### [COLLECTED DATA]
------------
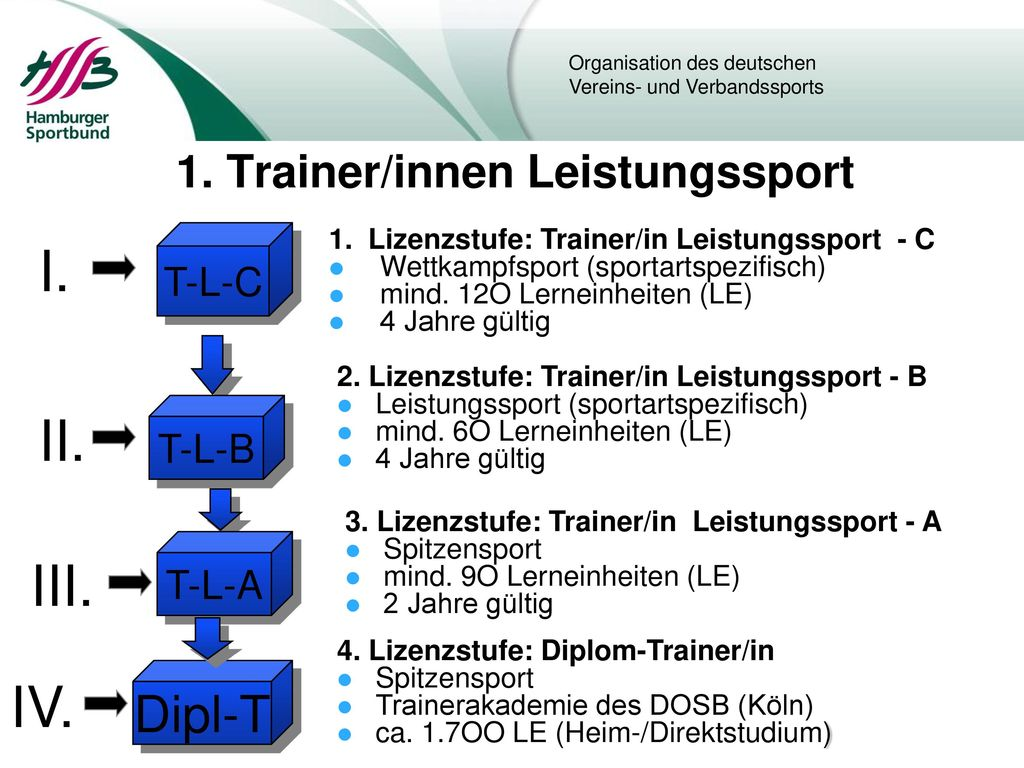 1. Trainer/innen Leistungssport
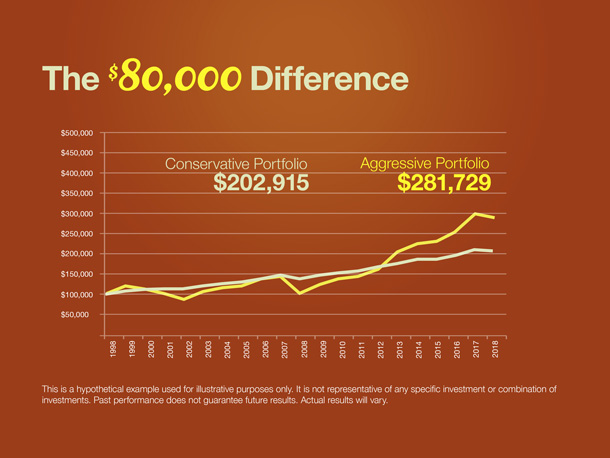 The $80,000 Difference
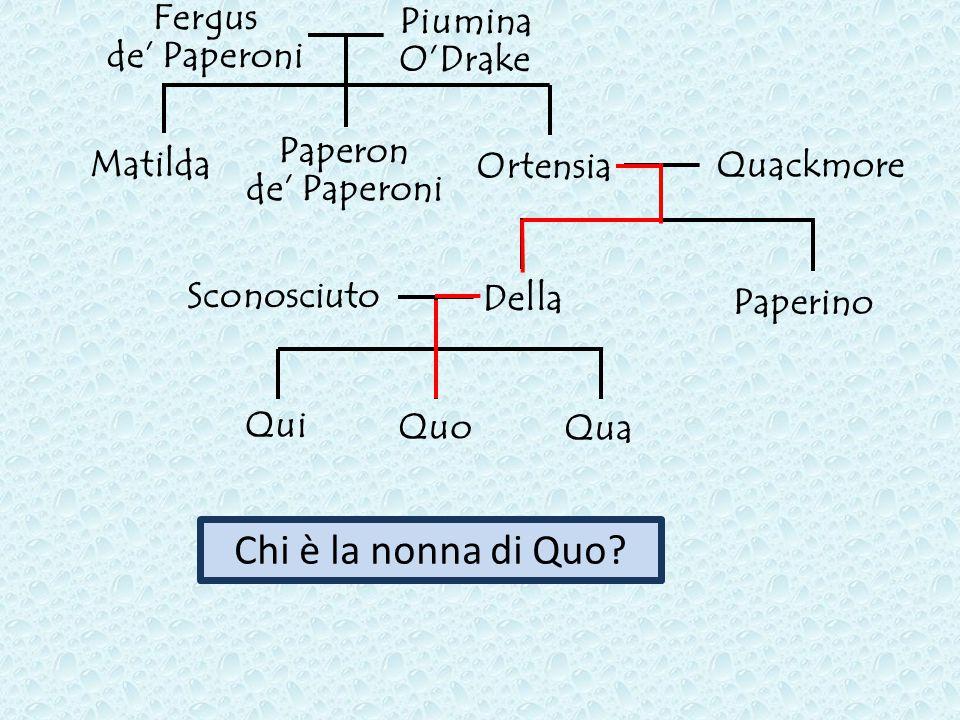 Paperon de' Paperoni Fergus de' Paperoni Piumina O'Drake Matilda Ortensia Quackmore Paperino Sconosciuto Qui Quo Qua Della Chi è la nonna di Quo?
------------
### [EXERCISE DETAILS]
The answer must be the full listing, exact in every line, with the pictures removed.

### [RESPONSE TO THIS EXERCISE]
 1. Trainer/innen Leistungssport
 The $80,000 Difference
 Paperon de' Paperoni Fergus de' Paperoni Piumina O'Drake Matilda Ortensia Quackmore Paperino Sconosciuto Qui Quo Qua Della Chi è la nonna di Quo?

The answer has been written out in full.